In some variations, the physiological parameter may comprise heart rate variability (HRV). Generally, heart rate variability corresponds to the variation in a time interval between consecutive heartbeats as measured in milliseconds. An accuracy of a heart rate variability prediction may depend on the correct prediction of a set of peak locations of a set of cardiac cycles. In some variations, the heart rate variability may comprise one or more of a standard deviation of NN intervals (SDNN), a mean of the NN (e.g., peak-to-peak distance) intervals, and a root mean square of successive differences between normal heartbeats (RMSSD).

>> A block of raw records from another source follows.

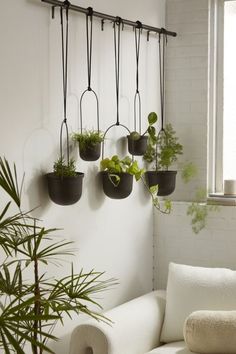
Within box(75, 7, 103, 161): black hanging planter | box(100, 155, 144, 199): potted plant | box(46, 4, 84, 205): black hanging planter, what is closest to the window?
box(100, 155, 144, 199): potted plant

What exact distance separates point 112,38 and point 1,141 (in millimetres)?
1096

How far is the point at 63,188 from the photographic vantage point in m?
3.35

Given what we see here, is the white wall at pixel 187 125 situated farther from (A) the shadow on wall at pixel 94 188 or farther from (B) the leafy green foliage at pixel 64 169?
(B) the leafy green foliage at pixel 64 169

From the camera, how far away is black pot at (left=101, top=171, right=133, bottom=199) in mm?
3789

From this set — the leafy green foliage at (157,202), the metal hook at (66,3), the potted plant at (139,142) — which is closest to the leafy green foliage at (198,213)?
the leafy green foliage at (157,202)

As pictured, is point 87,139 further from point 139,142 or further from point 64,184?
point 139,142

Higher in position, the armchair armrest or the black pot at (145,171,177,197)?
the black pot at (145,171,177,197)

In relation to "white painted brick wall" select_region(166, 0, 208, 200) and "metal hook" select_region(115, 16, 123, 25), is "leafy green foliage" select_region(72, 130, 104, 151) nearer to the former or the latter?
"metal hook" select_region(115, 16, 123, 25)

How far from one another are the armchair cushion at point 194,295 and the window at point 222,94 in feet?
2.32

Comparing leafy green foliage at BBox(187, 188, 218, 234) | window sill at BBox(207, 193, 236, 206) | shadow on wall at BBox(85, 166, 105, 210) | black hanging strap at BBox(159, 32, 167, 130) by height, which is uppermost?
black hanging strap at BBox(159, 32, 167, 130)

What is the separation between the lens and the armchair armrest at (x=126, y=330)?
350 centimetres

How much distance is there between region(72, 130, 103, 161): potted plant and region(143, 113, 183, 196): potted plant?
1.87ft

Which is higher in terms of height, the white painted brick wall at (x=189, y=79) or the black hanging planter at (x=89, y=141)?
the white painted brick wall at (x=189, y=79)

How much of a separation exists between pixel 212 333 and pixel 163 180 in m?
1.04
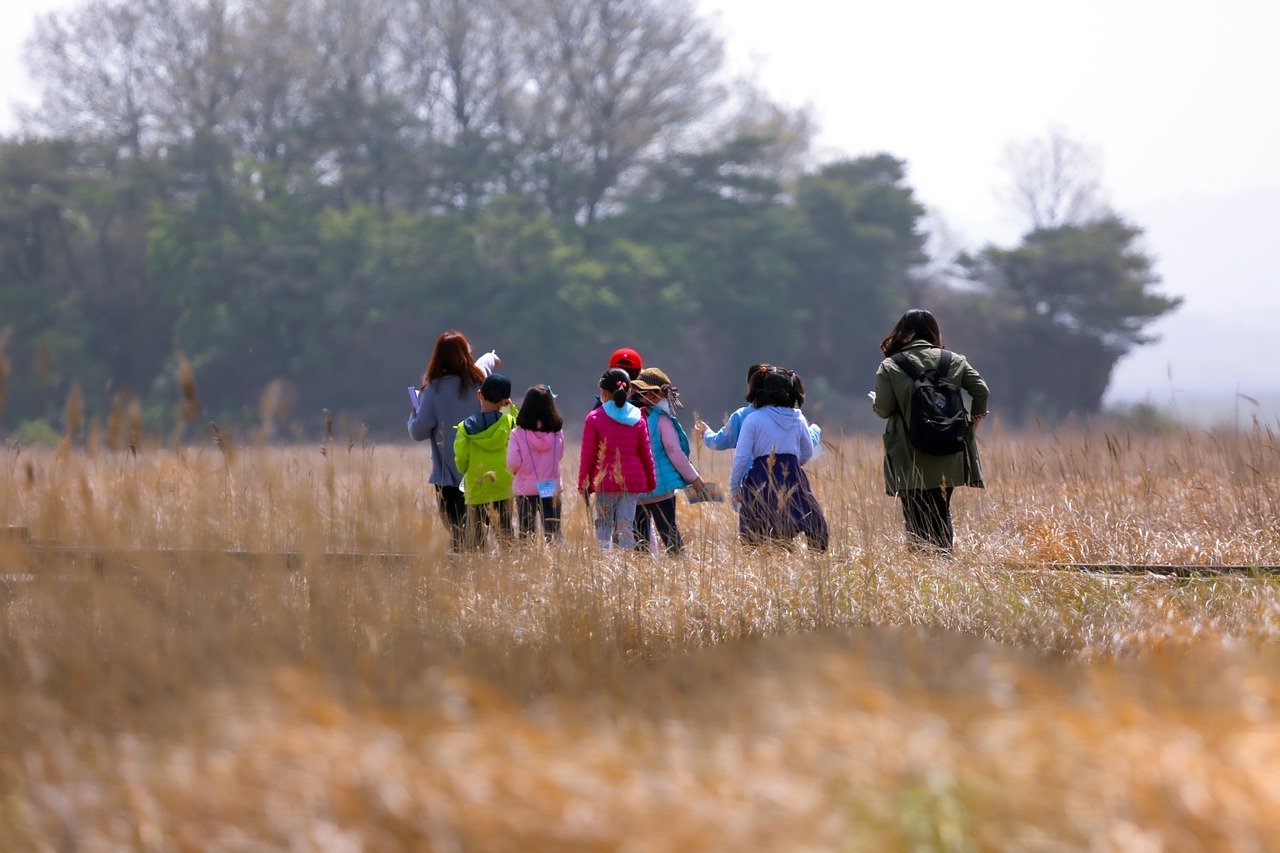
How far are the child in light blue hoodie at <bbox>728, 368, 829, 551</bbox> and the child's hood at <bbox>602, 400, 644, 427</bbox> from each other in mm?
614

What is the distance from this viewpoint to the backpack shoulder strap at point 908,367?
24.4ft

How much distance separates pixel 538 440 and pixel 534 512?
47 cm

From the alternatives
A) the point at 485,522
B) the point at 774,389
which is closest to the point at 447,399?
the point at 485,522

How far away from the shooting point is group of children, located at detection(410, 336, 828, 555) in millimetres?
7727

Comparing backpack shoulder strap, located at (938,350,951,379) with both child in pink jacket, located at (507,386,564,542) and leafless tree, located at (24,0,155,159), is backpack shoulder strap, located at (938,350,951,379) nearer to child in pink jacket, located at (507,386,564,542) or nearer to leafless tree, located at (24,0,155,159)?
child in pink jacket, located at (507,386,564,542)

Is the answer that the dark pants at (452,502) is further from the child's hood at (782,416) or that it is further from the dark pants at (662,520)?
the child's hood at (782,416)

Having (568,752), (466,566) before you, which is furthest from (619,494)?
(568,752)

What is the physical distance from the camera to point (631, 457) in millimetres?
7953

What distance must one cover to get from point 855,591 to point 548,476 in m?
2.29

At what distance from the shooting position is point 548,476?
816 centimetres

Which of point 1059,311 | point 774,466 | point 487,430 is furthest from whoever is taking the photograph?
point 1059,311

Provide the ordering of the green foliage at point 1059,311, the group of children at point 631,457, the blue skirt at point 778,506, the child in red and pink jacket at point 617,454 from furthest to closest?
the green foliage at point 1059,311 < the child in red and pink jacket at point 617,454 < the group of children at point 631,457 < the blue skirt at point 778,506

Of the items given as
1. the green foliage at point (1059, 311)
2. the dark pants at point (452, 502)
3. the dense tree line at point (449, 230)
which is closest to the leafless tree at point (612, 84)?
the dense tree line at point (449, 230)

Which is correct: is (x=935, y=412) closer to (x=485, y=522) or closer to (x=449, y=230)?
(x=485, y=522)
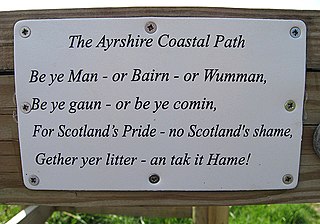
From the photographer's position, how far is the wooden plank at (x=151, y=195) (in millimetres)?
1200

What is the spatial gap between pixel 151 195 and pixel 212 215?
3.06 feet

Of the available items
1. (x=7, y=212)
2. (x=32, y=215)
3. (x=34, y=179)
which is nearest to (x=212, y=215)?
(x=32, y=215)

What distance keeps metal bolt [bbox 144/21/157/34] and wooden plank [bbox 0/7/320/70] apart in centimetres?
2

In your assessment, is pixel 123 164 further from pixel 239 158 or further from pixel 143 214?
pixel 143 214

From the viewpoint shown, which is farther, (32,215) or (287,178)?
(32,215)

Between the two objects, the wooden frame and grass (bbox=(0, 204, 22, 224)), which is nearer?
the wooden frame

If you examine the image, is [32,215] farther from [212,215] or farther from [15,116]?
[15,116]

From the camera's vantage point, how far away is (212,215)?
2074 millimetres

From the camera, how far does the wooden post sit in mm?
2041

In some variations, predicting the physiological parameter may comprise extracting a set of color channels (e.g., red, green, blue) from the processed one or more image signals and identifying a set of peak locations. For example, each color channel may be weighted by the variance of a predetermined number of frames (e.g., about the last 100 frames). In some variations, a set of peak locations may be identified by calculating a first derivative of one or more of the image signals. In some variations, one or more of the image signals may be quadratically upsampled around the peaks identified from the calculated first derivative to compensate for a lower sampling rate of the image signals. Noisy peaks having an amplitude lower than a predetermined percentage of the median amplitude of the peaks may be discarded. Diastolic and other noisy peaks where consecutive peaks having a distance of less than about 500 milliseconds may be discarded. The remaining peak locations may be used to predict heart rate variability based on peak-to-peak distances. FIG. 14B are plots of heart rate variability prediction errors for SDNN (1440), mean of the NN (1450), and RMSSD (1460).

B. Face Image Signal

FIG. 3 is a flowchart depicting an illustrative variation of a method of monitoring a physiological parameter using a face of a patient (300). When an image signal corresponds to a face of the patient, the methods of monitoring a physiological parameter may generally comprise receiving one or more image signals corresponding to a face of the patient (310). In some variations, one or more of the image signals may be processed based on a shutter speed and signal gain of an optical sensor associated with one or more of the signals (320), as described herein.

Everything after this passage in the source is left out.